WORK INSTRUCTIONS. Render the records as a numbered list, starting at the line that contains "Is the potted" and ending at the end of the records, with blank lines omitted.

★ ★ ★

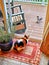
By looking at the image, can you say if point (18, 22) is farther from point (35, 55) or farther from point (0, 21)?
point (35, 55)

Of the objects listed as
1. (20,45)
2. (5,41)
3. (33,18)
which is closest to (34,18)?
(33,18)

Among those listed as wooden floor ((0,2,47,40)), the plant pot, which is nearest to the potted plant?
the plant pot

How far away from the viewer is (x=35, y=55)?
185 centimetres

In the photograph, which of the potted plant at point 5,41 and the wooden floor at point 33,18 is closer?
the potted plant at point 5,41

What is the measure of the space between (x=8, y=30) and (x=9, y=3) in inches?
16.8

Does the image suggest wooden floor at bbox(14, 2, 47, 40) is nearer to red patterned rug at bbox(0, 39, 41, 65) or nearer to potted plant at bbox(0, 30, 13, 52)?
red patterned rug at bbox(0, 39, 41, 65)

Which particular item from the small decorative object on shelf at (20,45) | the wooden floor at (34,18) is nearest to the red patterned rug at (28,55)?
the small decorative object on shelf at (20,45)

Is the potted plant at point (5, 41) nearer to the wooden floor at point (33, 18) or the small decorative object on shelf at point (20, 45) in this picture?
the small decorative object on shelf at point (20, 45)

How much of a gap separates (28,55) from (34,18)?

★ ★ ★

TASK SOLUTION.
1. Is the potted plant at point (5, 41) nearer to the wooden floor at point (33, 18) or the small decorative object on shelf at point (20, 45) in this picture?
2. the small decorative object on shelf at point (20, 45)
3. How much of a gap separates (28,55) from (34,18)?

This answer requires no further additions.